--- THE TASK ---
Everything in the listing below must be reproduced exactly, apart from its images.

--- LISTED ENTRIES ---
.....

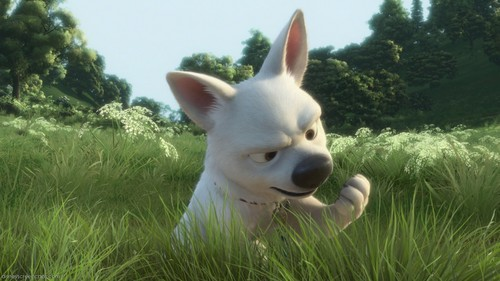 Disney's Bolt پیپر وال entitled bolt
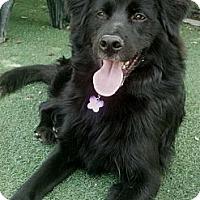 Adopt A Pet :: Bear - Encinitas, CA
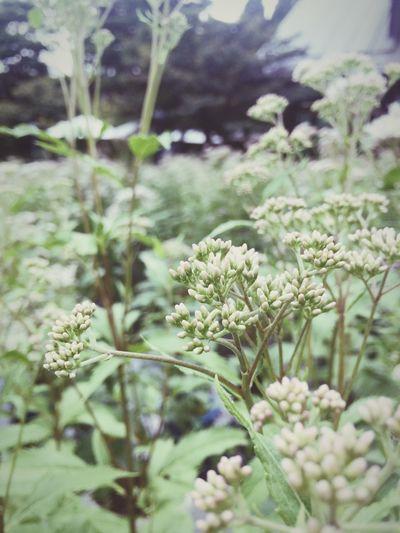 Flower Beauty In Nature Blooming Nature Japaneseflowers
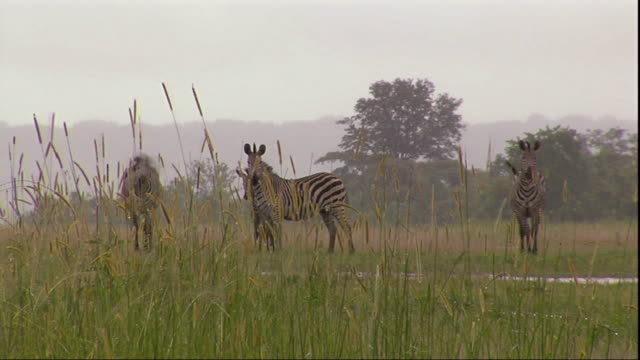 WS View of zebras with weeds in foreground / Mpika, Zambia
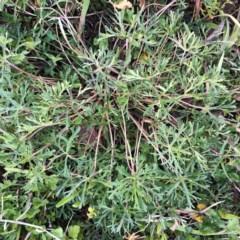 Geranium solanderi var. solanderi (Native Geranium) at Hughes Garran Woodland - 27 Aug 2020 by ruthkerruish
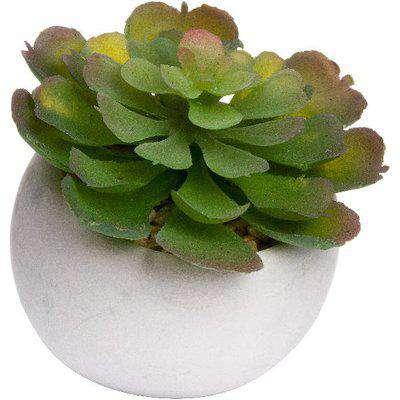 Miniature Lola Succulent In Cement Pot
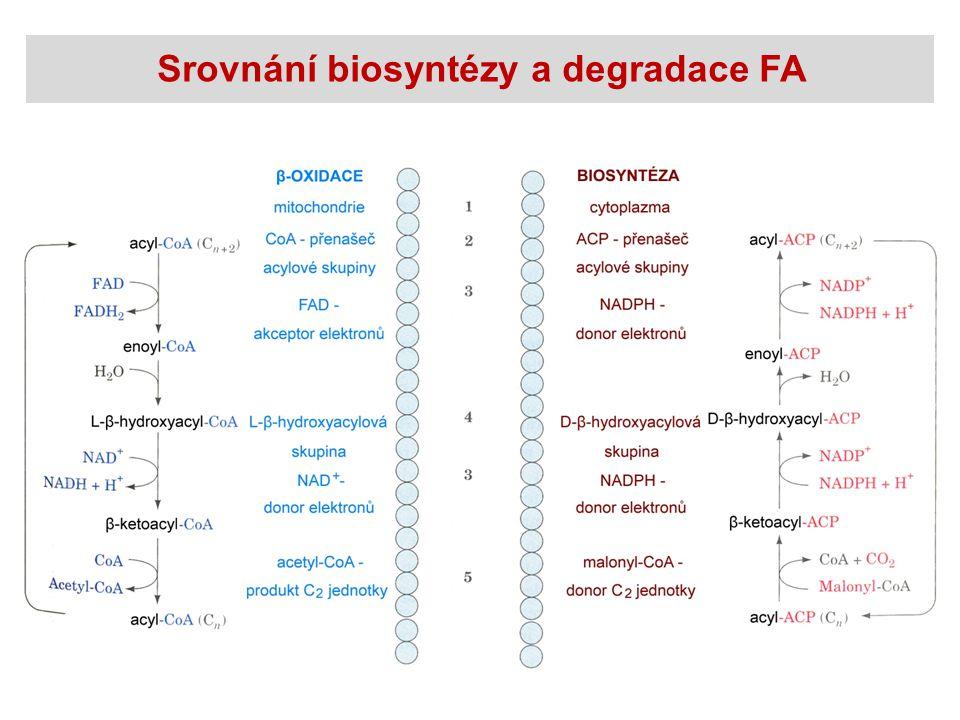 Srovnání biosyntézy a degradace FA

.....

--- COMPLETED TASK ---
 Disney's Bolt پیپر وال entitled bolt
 Adopt A Pet :: Bear - Encinitas, CA
 Flower Beauty In Nature Blooming Nature Japaneseflowers
 WS View of zebras with weeds in foreground / Mpika, Zambia
 Geranium solanderi var. solanderi (Native Geranium) at Hughes Garran Woodland - 27 Aug 2020 by ruthkerruish
 Miniature Lola Succulent In Cement Pot
 Srovnání biosyntézy a degradace FA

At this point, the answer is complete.